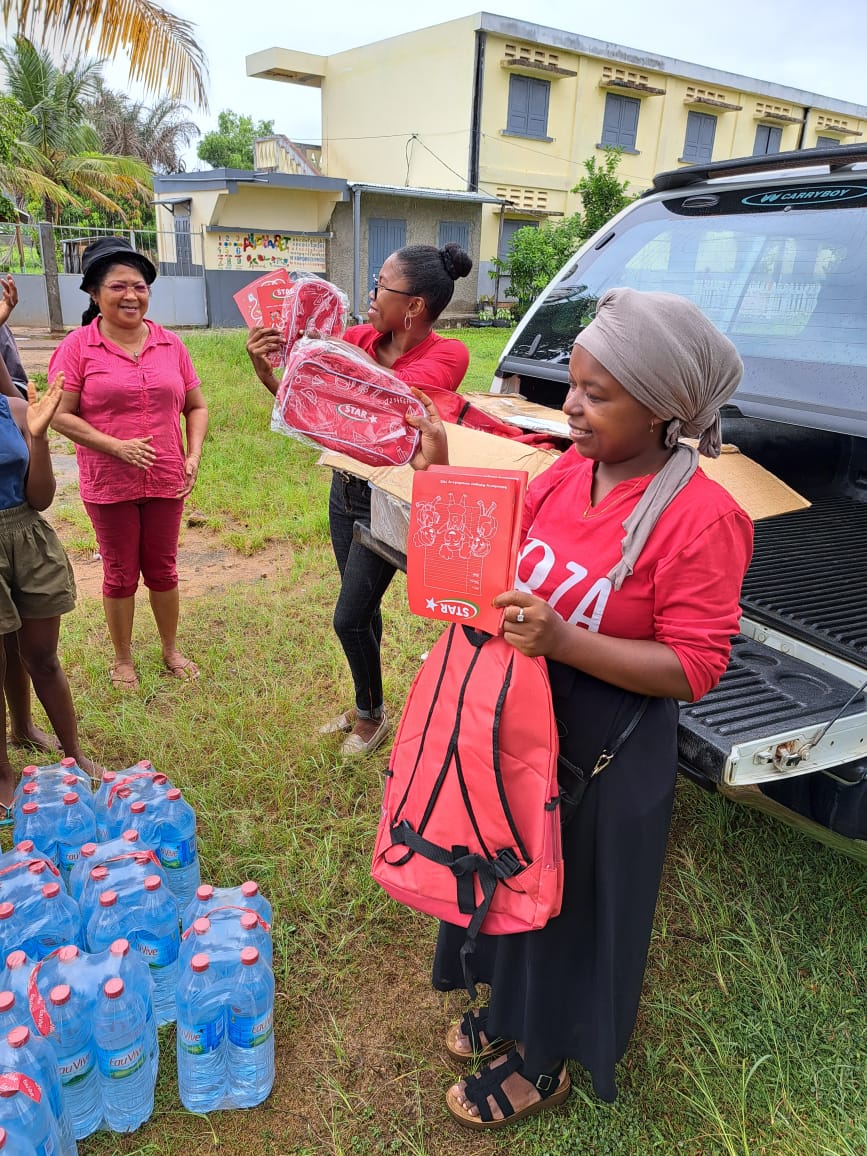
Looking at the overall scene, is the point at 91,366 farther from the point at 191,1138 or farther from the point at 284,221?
the point at 284,221

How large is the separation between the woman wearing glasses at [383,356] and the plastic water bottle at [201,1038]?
145cm

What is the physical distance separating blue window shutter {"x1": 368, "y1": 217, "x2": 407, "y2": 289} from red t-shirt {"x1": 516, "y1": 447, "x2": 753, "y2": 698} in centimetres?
2102

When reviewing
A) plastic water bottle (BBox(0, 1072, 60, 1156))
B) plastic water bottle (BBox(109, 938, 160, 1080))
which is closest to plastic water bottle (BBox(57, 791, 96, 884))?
plastic water bottle (BBox(109, 938, 160, 1080))

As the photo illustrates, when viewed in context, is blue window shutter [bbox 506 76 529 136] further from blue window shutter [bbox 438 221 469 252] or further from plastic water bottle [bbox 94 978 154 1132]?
plastic water bottle [bbox 94 978 154 1132]

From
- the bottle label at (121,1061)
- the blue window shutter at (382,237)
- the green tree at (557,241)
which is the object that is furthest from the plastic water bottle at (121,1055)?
the blue window shutter at (382,237)

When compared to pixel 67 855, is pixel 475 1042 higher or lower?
lower

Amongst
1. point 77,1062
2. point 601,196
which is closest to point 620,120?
point 601,196

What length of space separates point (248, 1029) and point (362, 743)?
1.52 m

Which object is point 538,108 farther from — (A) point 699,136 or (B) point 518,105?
(A) point 699,136

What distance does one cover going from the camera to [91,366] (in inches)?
142

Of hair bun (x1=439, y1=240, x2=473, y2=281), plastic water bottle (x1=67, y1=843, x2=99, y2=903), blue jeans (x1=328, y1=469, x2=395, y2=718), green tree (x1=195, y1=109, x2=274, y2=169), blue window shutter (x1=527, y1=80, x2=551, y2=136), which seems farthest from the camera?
green tree (x1=195, y1=109, x2=274, y2=169)

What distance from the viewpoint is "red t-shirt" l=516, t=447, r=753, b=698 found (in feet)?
4.83

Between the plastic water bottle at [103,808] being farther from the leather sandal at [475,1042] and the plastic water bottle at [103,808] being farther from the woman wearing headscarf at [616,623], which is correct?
the woman wearing headscarf at [616,623]

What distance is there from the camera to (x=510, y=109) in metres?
22.1
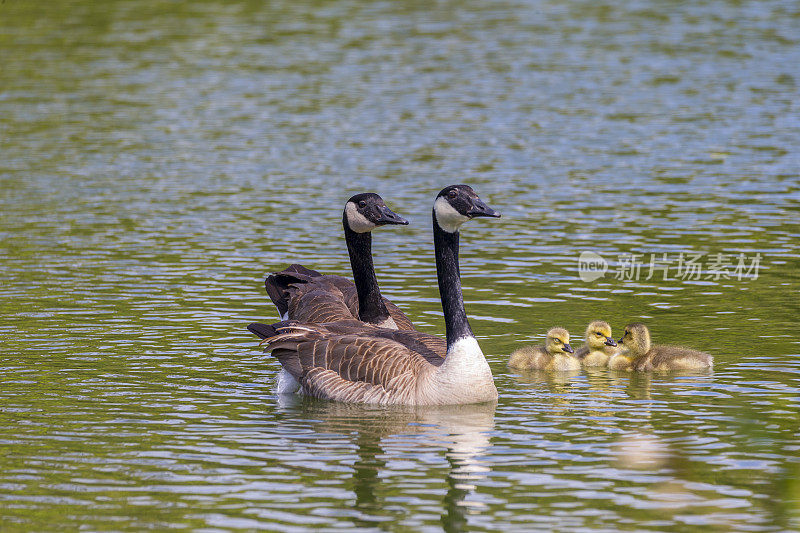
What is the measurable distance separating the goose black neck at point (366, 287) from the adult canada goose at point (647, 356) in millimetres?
2755

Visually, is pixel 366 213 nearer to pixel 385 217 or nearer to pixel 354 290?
pixel 385 217

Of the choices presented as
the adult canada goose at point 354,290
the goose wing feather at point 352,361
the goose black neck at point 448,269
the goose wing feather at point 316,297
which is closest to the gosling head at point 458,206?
the goose black neck at point 448,269

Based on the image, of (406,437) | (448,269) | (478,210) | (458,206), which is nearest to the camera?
(406,437)

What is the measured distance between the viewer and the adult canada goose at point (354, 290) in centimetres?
1586

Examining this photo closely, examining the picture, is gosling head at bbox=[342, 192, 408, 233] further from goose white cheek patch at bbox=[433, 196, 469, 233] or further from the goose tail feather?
goose white cheek patch at bbox=[433, 196, 469, 233]

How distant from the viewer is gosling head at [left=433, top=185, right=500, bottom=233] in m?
14.0

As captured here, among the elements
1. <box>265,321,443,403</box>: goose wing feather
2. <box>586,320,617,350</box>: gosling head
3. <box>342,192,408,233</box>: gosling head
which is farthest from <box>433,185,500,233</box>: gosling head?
<box>586,320,617,350</box>: gosling head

===

**WHAT IS BEING ASKED:** Write out every line of the material above as a JSON list of strings, one string per line, skipping blank lines and leaving out the pictures.

**ANSWER TO THE TASK:**
[
  "Looking at the overall scene, is the point at 91,366 farther from the point at 191,1138 or farther from the point at 284,221?",
  "the point at 284,221",
  "How large is the separation between the woman wearing glasses at [383,356] and the plastic water bottle at [201,1038]?",
  "145cm",
  "What is the physical distance separating blue window shutter {\"x1\": 368, \"y1\": 217, \"x2\": 407, \"y2\": 289} from red t-shirt {\"x1\": 516, \"y1\": 447, \"x2\": 753, \"y2\": 698} in centimetres?",
  "2102",
  "When reviewing",
  "A) plastic water bottle (BBox(0, 1072, 60, 1156))",
  "B) plastic water bottle (BBox(109, 938, 160, 1080))",
  "which is closest to plastic water bottle (BBox(57, 791, 96, 884))?",
  "plastic water bottle (BBox(109, 938, 160, 1080))",
  "As the photo illustrates, when viewed in context, is blue window shutter [bbox 506 76 529 136] further from blue window shutter [bbox 438 221 469 252] or further from plastic water bottle [bbox 94 978 154 1132]?",
  "plastic water bottle [bbox 94 978 154 1132]",
  "From",
  "- the bottle label at (121,1061)",
  "- the blue window shutter at (382,237)",
  "- the green tree at (557,241)",
  "which is the object that is furthest from the plastic water bottle at (121,1055)?",
  "the blue window shutter at (382,237)",
  "When compared to pixel 67 855, is pixel 475 1042 higher or lower?",
  "lower",
  "Amongst",
  "1. point 77,1062",
  "2. point 601,196",
  "which is closest to point 620,120?",
  "point 601,196",
  "What length of space separates point (248, 1029) and point (362, 743)?",
  "1.52 m",
  "Which object is point 538,108 farther from — (A) point 699,136 or (B) point 518,105?",
  "(A) point 699,136",
  "What distance does one cover going from the camera to [91,366] (in inches)?",
  "142",
  "Of hair bun (x1=439, y1=240, x2=473, y2=281), plastic water bottle (x1=67, y1=843, x2=99, y2=903), blue jeans (x1=328, y1=469, x2=395, y2=718), green tree (x1=195, y1=109, x2=274, y2=169), blue window shutter (x1=527, y1=80, x2=551, y2=136), which seems farthest from the camera?",
  "green tree (x1=195, y1=109, x2=274, y2=169)",
  "What distance from the viewpoint is \"red t-shirt\" l=516, t=447, r=753, b=698 found (in feet)?",
  "4.83",
  "Between the plastic water bottle at [103,808] being farther from the leather sandal at [475,1042] and the plastic water bottle at [103,808] being farther from the woman wearing headscarf at [616,623], which is correct?",
  "the woman wearing headscarf at [616,623]",
  "What distance is there from the camera to (x=510, y=109) in metres?",
  "22.1",
  "What is the measurable distance separating the goose black neck at point (366, 287) from the adult canada goose at point (647, 356) in millimetres?",
  "2755",
  "Visually, is pixel 366 213 nearer to pixel 385 217 or nearer to pixel 354 290?",
  "pixel 385 217",
  "Of the choices presented as",
  "the adult canada goose at point 354,290",
  "the goose wing feather at point 352,361",
  "the goose black neck at point 448,269",
  "the goose wing feather at point 316,297",
  "which is closest to the gosling head at point 458,206?",
  "the goose black neck at point 448,269",
  "Based on the image, of (406,437) | (448,269) | (478,210) | (458,206), which is nearest to the camera?",
  "(406,437)",
  "What is the measured distance between the viewer and the adult canada goose at point (354, 290) in centimetres?",
  "1586",
  "Examining this photo closely, examining the picture, is gosling head at bbox=[342, 192, 408, 233] further from goose white cheek patch at bbox=[433, 196, 469, 233] or further from the goose tail feather?",
  "goose white cheek patch at bbox=[433, 196, 469, 233]",
  "How distant from the viewer is gosling head at [left=433, top=185, right=500, bottom=233] in m?",
  "14.0",
  "As captured here, among the elements",
  "1. <box>265,321,443,403</box>: goose wing feather",
  "2. <box>586,320,617,350</box>: gosling head",
  "3. <box>342,192,408,233</box>: gosling head",
  "which is farthest from <box>433,185,500,233</box>: gosling head?",
  "<box>586,320,617,350</box>: gosling head"
]